Это Людмила знала и так, но дальше пошло страшнее. Владимир держал ее за руку и, не глядя в лицо, рассказывал, как влюбился в Наташку, примерно с третьего взгляда, как постоянно думал о ней, как торопился домой не потому, что его там ждали жена и сын, а потому, что хотел просто услышать ее голос. Как ревновал – к Егору, к дяде Коле… Как следил за ней, когда дома никого не было, как подгадывал момент… Как представлял себе, как они все будут жить, чтобы и им с Наташкой было хорошо, и она, Людмила, ничего не узнала.

Но они же стали так близки в последние два месяца, ужасалась она, неужели в постели с ней он представлял себе Наташку? Вот тогда Владимир впервые посмотрел на жену.

– Я не знаю, – сказал он. – У меня в голове давно все перепуталось. Как-то получилось, что все время я думал о ней, а понял, что люблю тебя. И только тебя.

Она смотрела ему в глаза и знала, что он говорит правду. Как бы дико и невероятно все это ни звучало.

Они разговаривали всю ночь. Владимир то углублялся в подробности своего сумасшествия, то терял контакт с реальностью. В какой-то момент Людмила поняла, что, когда он выпадает из реальности, он обдумывает самоубийство. Раньше во время ссор он или отмалчивался, или уходил от темы. В эту ночь он был предельно откровенен с женой. Прощения не просил. Имелось в виду, что прощения ему нет и не будет.

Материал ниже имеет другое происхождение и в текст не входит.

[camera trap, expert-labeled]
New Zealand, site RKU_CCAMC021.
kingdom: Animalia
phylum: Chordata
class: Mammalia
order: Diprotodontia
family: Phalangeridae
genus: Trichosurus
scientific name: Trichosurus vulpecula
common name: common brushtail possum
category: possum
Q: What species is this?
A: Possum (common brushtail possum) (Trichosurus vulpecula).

Под утро он задремал. Людмила пошла на кухню, поставила чайник. Вдруг подумала: как непривычно без Наташки. Это и дня не прошло, а что потом будет? Конечно, она не боялась, что не справится с хозяйством, – в конце концов, можно и человека нанять. И стала представлять себе, что по дому ходит совершенно посторонняя женщина, всюду сует свой нос…

Даже странно: то, что Наташка всюду сует свой нос, ей даже в голову ни разу не приходило. А Андрюшке как сказать, что Наташа ушла и не вернется? Это ж какая истерика начнется!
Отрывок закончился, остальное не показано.